Children, Education, Uncategorized — April 15, 2017 at 11:45 am

Closing schools is not an educational option

by

The suggestion that the solution to poorly performing students is simply closing schools is merely following what has become a common trope in the corporate education reform community–the notion that “the problems” in education can be solved simply by, variously, “getting rid of the bad teachers“, converting public schools to charter schools, continuously raising standards, or increasing the amount of standardized testing for students. Much of this rhetoric chooses to ignore the role that the corporate reform agenda itself has played in contributing to “the problems” in education, but that’s an issue for another day.

Whenever I hear public officials and education policy decision makers suggest that closing schools is a legitimate strategy, I know that person is not serious about actually improving educational outcomes. The decision to close a school is not made to improve student learning, or to increase the effectiveness of teachers. Put simply, closing a school is a business decision. School closings are a strategy lifted from the “creative destruction” school of thought championed by economists like Joseph Schumpeter, and vulture capitalists such as Mitt Romney. The goal is to maximize financial resources, sell off existing assets, and provide an attractive return to one’s investors.
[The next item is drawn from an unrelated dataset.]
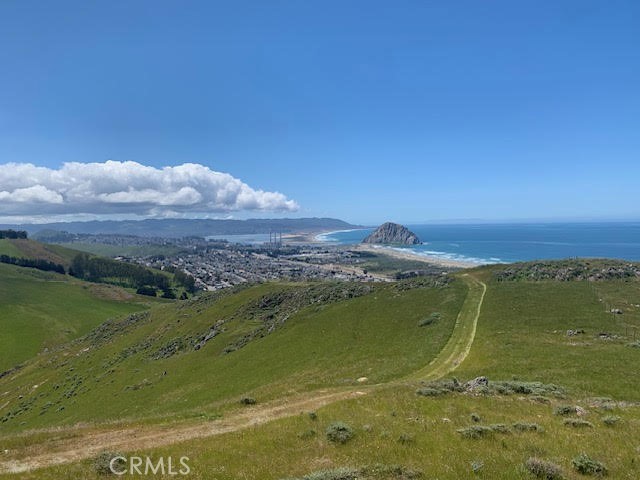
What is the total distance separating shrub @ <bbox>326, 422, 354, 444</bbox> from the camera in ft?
59.4

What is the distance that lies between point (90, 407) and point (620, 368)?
193 ft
For these reasons, we tend to see more school closings in the charter school sector, especially for-profit charters–some for financial mismanagement, others for low enrollment, and still others for…more nefarious reasons. Now, while I’m no fan of for-profit charters, I still don’t believe that closing these schools makes any sense as an educational strategy.
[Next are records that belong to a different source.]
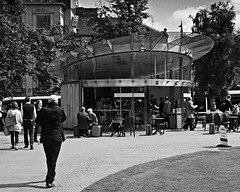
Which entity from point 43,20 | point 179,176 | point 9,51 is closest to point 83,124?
point 9,51

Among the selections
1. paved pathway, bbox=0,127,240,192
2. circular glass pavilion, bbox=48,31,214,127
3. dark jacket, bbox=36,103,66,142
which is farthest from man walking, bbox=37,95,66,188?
circular glass pavilion, bbox=48,31,214,127

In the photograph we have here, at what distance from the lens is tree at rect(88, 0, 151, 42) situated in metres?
40.4

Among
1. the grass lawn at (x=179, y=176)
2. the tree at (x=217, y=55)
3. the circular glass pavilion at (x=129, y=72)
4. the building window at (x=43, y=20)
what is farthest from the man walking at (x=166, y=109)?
the building window at (x=43, y=20)

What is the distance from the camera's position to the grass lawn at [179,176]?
356 inches

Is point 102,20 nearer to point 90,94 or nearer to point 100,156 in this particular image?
point 90,94

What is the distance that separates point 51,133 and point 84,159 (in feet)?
13.8

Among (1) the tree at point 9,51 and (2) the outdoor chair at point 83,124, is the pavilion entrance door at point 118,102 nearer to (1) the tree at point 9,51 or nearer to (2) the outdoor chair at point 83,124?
(2) the outdoor chair at point 83,124

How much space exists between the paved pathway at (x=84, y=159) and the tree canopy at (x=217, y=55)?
2145 centimetres

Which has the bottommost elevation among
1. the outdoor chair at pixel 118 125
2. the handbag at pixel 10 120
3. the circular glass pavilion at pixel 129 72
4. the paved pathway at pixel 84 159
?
the paved pathway at pixel 84 159

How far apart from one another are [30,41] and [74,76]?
13.4 meters

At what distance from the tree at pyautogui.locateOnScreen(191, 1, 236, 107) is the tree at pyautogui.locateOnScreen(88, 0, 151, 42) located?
215 inches

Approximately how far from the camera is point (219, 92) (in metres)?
41.5

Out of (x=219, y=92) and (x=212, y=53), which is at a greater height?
(x=212, y=53)

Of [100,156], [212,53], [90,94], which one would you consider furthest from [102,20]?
[100,156]
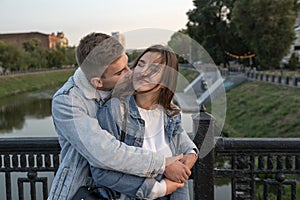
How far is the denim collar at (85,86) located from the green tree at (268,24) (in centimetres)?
2882

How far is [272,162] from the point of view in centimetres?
254

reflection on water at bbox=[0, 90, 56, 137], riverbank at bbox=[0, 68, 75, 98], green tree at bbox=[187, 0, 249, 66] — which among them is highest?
green tree at bbox=[187, 0, 249, 66]

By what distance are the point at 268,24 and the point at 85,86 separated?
28878 mm

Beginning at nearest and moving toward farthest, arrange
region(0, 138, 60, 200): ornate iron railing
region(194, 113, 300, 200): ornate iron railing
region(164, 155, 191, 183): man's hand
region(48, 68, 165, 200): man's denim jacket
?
region(48, 68, 165, 200): man's denim jacket → region(164, 155, 191, 183): man's hand → region(194, 113, 300, 200): ornate iron railing → region(0, 138, 60, 200): ornate iron railing

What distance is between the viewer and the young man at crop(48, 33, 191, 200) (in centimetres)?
157

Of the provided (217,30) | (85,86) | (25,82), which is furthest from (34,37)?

When a school is closed, it creates more problems than when your local auto dealer or dry cleaner closes. While you may have to find a different place to buy a new car or clean your suit, closing a school disrupts an entire community.

Closing a school fractures families, scatters colleagues, and damages neighborhoods. Schools are not just places that children go during the day when their parents go to work–they are complicated, complex ecological and social systems that provide spaces for learning communities to develop and flourish. Schools are places where children go to feel safe, and to feel valued. Schools are places full of music, movement, art, critical thinking, food, lively discussions and play.
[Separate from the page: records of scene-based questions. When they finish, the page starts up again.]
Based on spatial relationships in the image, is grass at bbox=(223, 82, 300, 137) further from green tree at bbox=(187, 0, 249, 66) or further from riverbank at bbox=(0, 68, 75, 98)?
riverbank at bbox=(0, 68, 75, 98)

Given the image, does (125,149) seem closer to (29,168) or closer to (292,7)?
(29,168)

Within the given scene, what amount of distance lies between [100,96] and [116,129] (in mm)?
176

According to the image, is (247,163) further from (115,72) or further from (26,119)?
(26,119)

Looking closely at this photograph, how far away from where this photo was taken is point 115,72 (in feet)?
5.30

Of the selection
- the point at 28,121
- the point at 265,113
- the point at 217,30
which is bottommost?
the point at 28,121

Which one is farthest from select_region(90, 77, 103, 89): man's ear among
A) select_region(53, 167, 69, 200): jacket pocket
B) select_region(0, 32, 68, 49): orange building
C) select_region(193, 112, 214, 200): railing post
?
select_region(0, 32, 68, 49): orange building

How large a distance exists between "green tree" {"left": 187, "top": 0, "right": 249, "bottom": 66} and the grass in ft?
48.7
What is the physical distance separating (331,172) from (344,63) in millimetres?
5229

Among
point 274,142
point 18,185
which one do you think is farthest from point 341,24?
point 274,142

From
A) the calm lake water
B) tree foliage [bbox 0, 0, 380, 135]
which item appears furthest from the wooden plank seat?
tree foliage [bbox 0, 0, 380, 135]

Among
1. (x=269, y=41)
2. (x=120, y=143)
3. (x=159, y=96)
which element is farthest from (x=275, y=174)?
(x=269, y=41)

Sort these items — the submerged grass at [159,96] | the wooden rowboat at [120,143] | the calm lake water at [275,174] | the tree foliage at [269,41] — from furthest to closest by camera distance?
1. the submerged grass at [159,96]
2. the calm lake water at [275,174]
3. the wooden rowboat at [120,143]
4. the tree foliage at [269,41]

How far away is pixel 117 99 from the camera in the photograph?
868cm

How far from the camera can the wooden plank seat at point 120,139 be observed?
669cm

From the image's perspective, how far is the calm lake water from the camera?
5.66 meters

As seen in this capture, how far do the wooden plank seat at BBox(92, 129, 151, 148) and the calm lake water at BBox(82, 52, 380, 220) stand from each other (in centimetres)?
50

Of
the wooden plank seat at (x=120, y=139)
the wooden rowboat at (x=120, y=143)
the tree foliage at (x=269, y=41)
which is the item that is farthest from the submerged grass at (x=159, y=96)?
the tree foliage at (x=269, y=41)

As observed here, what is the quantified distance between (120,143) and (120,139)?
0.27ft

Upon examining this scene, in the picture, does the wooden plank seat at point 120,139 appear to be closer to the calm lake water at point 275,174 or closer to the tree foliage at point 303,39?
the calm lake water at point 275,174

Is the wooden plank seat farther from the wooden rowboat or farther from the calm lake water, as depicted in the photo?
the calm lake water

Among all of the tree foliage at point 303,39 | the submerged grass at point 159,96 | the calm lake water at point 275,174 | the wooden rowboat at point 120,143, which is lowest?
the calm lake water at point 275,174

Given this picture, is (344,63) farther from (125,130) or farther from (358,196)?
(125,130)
Closing a school is like ripping apart a family.

Are there schools that struggle? Of course. Just as there are car dealers and banks that struggle. How ironic is it, then, that many of the same hedge fund managers and venture capitalists that came to the rescue of the car companies and big banks that “struggled” in 2008 are the major investors in the charter industry now? The difference now is that these investors have the resources to send their own children to private schools, which have largely escaped the ravages of the “reforms” these investors have wrought upon the public schools. It’s a scorched earth policy, leaving nothing behind but shareholder profits.

And here is the core of the difference between education and business. When schools and students struggle, our solution must be educative, not punitive.

When children struggle in public schools, we teach them more, we teach them differently, and we teach them better. We don’t punish them by removing them from class.

We call home, and talk to their parents to try to find out if there is something happening at home that’s getting in the way of their learning. We don’t suspend them from school.

We stay after school, or come in early, and we try new strategies in an attempt to reach them in different ways. We don’t close the classroom door.

Now, it would be nice if state and federal officials would support these efforts by adequately funding our public schools, passing policies that treat students and teachers with respect and dignity, and, in general, support public education and educators instead of demonizing them and blaming them for the problems created by their policies–but in the meantime, teachers will continue helping kids to succeed and realize their dreams.

Closing a school is punitive…and a clear instance of educational malpractice. There is nothing positive, helpful, or useful about closing a school. And we should reject any education policy that advocates school closings as a viable educational strategy.